Like I said, I'm not good at wrangling. I don't like confrontation. But...I'm not good at waiting. And, I like resolution. I like it swift. Last, I don't like be the loser, but I can be part loser. I can live with that. People are complicated, right?

After four days of dicey phone calls and voice mails, I turned to person in my life who doesn't mind confrontation. My husband.

I turn Jared on the screwy phone company or internet provider. He worked with our real estate lawyer on price negotiations, while I handled much of the mortgage paperwork.

Don't get me wrong, I'll crow over injustice. I'll request redress for rudeness. With the quickness, I'll belt out, "Hey! I don't like hitting!" when a bigger kid bonks my kid on the head in the library.  There's just some select situations...

So Jared helped me draft an email, which I cc'ed another party one level up. I sweat after I sent it. I wondered what everyone would think of me. The language was brief and strong. Was it too strong?

The note ultimately broke the log jam, but I still had a to wait several days.

Later, while relating the story to others, a colleague who had also helped coach me through this, who is also a colleague I really respect, one I consider something of a mastermind, quietly said as we sat around the table, "Don't mess with Rachel."

"Thanks for the vote of confidence," I said.

I had felt, all the previous week, completely lacking in confidence. I had felt like a shrill, nagging, annoying female. And, you know what, I really don't like being put in that situation. Nope, not one bit.

I was pissed off, but really had a hard time putting it all together. Men can be bold, ask for what they want. Sure, they have to be smart, craft their words, play their cards.
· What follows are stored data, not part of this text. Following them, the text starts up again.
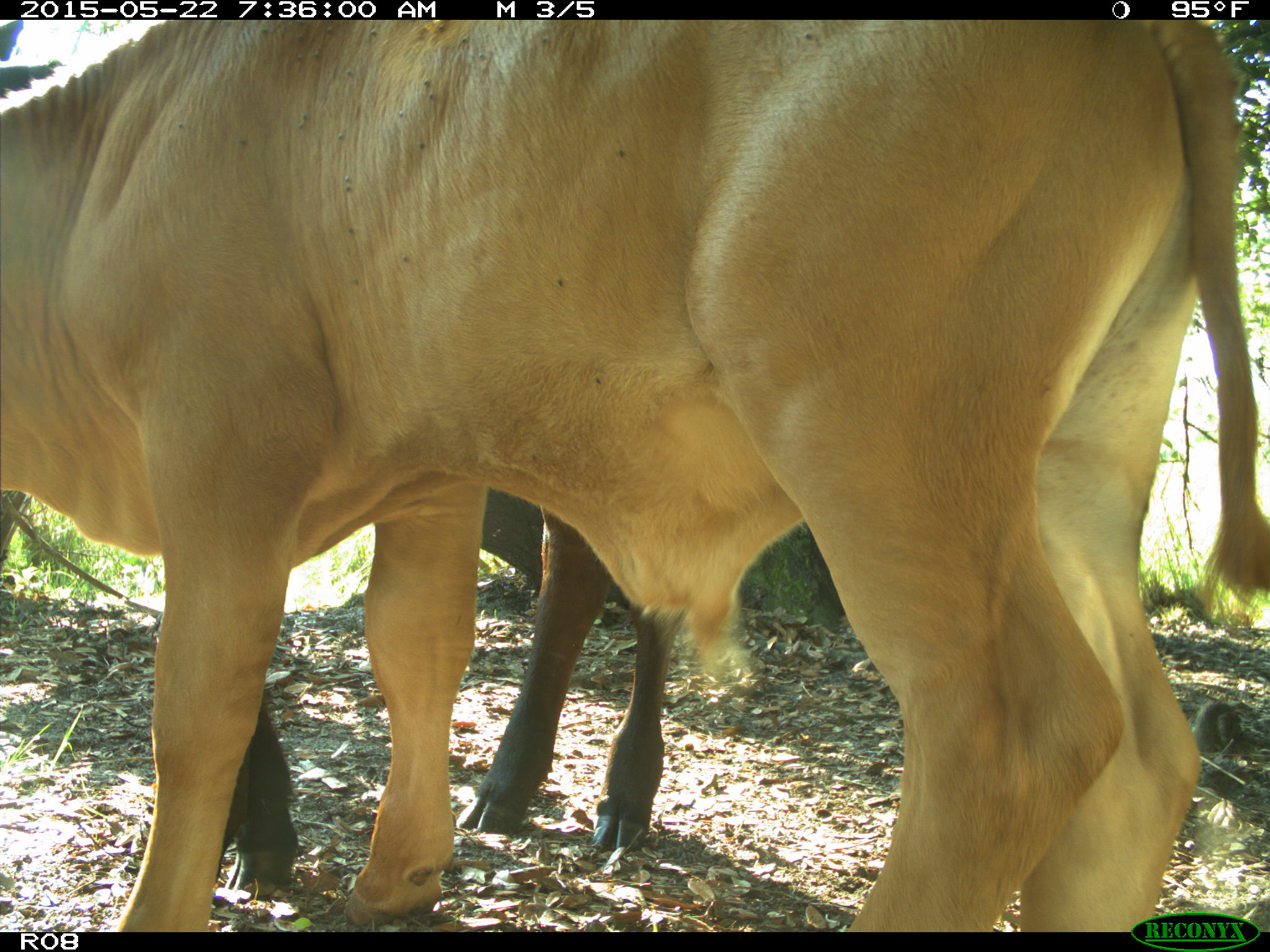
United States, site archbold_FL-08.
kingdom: Animalia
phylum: Chordata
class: Mammalia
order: Artiodactyla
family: Bovidae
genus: Bos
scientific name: Bos taurus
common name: domestic cow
Bos taurus (domestic cow).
But you know, when it's a woman who wants something done, she's shrill, a shrew.

Of course, I feel like I have to apologize to all the great men in my life, and all the men who coach me to be tough when needed, but you know what? That I'm thinking of apologizing means that I'm empathizing with you, fellas. I'm considering your feelings. Return the favor, empathize with me. It stinks to feel shrill, like a nag, like you're begging.

An old girl friend of mine would say, "You're not a 'bitch'. You're 'sophisticated'". She'd emphasize and linger on the second 's', like a hiss. Sophisssticated.
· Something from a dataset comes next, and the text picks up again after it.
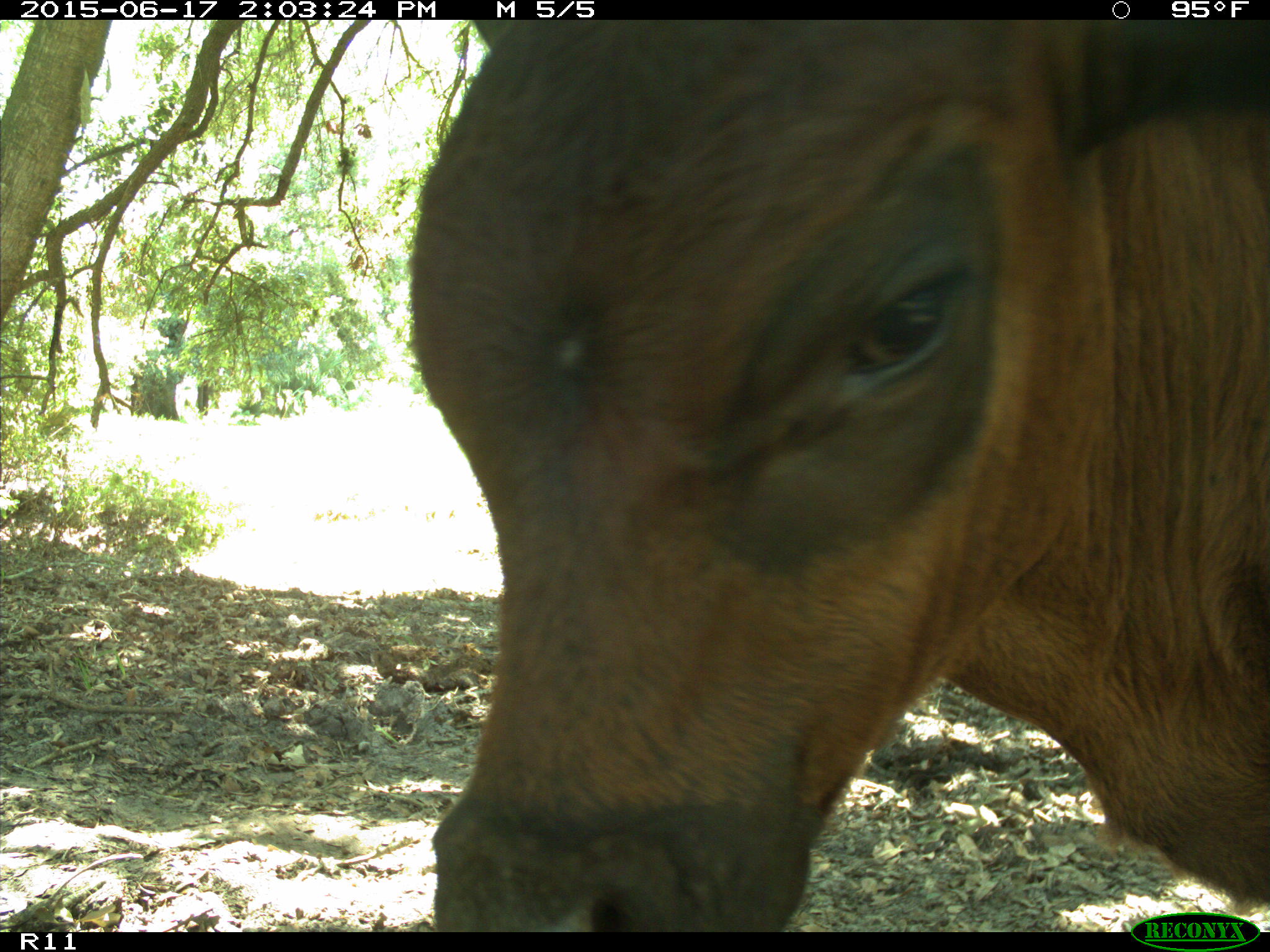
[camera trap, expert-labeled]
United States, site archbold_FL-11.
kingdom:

Straighten up, Mackow. You're sophisticated. 

Sunday, June 1, 2014

Mountain Playdate

I prepared for today's play date as I might have for an interview, a very odd interview perhaps. I cleared gloves, clippers, dirty dishes, partially eaten celery sticks, work pants, and other items from the porch. I moved the laundry basket and a pair of my sweaty underwear from the morning's labor to the bedroom. I closed the door.

I reopened the door to stash cardboard I used to protect the floor from spackle the previous evening. I closed the door. I reopened it to stash the baby gate we use to bar the steps in case Beren wanders through the house at night.

Back outside, Jared had disappeared to the nursery. "Jared, I'm not ready for you to disappear. I have to get changed. I don't even have a bra on," I had called irritably, not that I would wear one anyway. I was wearing a skirt and blouse. Too dressy I thought, and changed into a lighter, breezy blouse and a pair of linen Capri pants. I washed my grungy feet (Crocs are great, but not if you like clean feet) in the bathroom sink. I cleaned the toilet.

When our play date arrived, a three year old, accompanied by her mother, father, baby sister, and her aunt, Beren's hands were covered in red paint. He was barefoot and farmyard dirty. They played tee ball and in the sandbox. 

The whole family was sweet, lovely. The parents are just shy of half my age. Our paths can be so different. And, they never set foot in the house.